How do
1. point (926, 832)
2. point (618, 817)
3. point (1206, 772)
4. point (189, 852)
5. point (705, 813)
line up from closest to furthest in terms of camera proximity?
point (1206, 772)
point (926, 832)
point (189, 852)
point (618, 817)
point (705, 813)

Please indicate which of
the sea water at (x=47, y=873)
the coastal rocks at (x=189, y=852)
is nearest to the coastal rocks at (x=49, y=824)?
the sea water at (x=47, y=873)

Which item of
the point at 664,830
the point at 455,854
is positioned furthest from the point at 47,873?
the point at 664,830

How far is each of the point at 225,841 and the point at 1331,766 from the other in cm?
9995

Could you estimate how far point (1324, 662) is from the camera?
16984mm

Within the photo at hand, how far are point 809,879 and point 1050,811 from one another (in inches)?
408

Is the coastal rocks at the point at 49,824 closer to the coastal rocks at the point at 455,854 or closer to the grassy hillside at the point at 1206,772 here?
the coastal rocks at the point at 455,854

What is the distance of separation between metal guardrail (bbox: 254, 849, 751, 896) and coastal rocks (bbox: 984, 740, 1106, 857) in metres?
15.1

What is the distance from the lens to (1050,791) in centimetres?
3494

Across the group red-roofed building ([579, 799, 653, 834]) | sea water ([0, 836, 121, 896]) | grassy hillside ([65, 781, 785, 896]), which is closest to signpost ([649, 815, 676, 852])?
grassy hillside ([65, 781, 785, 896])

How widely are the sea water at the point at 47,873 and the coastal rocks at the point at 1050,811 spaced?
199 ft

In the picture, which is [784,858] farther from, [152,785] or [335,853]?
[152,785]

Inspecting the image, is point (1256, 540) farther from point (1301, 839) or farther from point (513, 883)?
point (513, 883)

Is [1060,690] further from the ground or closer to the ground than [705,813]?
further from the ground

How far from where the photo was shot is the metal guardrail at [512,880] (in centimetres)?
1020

■ ■ ■

§ **GIVEN INSTRUCTION**
Copy out all of the records above, swapping each "metal guardrail" for "steel railing" and leaving every other word as it is.

§ **FINISHED ANSWER**
How do
1. point (926, 832)
2. point (618, 817)
3. point (1206, 772)
4. point (189, 852)
5. point (705, 813)
line up from closest to furthest in terms of camera proximity?
point (1206, 772)
point (926, 832)
point (189, 852)
point (618, 817)
point (705, 813)

Please indicate which of
the sea water at (x=47, y=873)
the coastal rocks at (x=189, y=852)
is nearest to the coastal rocks at (x=49, y=824)?
the sea water at (x=47, y=873)

Which item of
the point at 664,830
the point at 455,854
is positioned furthest from the point at 47,873?
the point at 664,830

How far is each of the point at 225,841 and the point at 1331,766 from the other in cm?
9995

Could you estimate how far point (1324, 662) is from the camera?
16984mm

Within the photo at hand, how far are point 809,879 and point 1050,811 from one another (in inches)?
408

Is the coastal rocks at the point at 49,824 closer to the coastal rocks at the point at 455,854 or closer to the grassy hillside at the point at 1206,772 here?
the coastal rocks at the point at 455,854

What is the distance of separation between steel railing (bbox: 254, 849, 751, 896) and coastal rocks (bbox: 984, 740, 1106, 857) in metres?
15.1

What is the distance from the lens to (1050,791) in centimetres?
3494

Across the group red-roofed building ([579, 799, 653, 834]) | sea water ([0, 836, 121, 896]) | grassy hillside ([65, 781, 785, 896]), which is closest to signpost ([649, 815, 676, 852])?
grassy hillside ([65, 781, 785, 896])

How widely are the sea water at the point at 47,873 and the coastal rocks at the point at 1050,811 spaced?
199 ft

In the picture, which is [784,858] farther from, [152,785] or [335,853]?
[152,785]

Inspecting the image, is point (1256, 540) farther from point (1301, 839) or farther from point (513, 883)?
point (513, 883)

Is [1060,690] further from the ground or closer to the ground than [705,813]?
further from the ground

How far from where the photo was shot is the steel railing at [512,880] (in centimetres)?
1020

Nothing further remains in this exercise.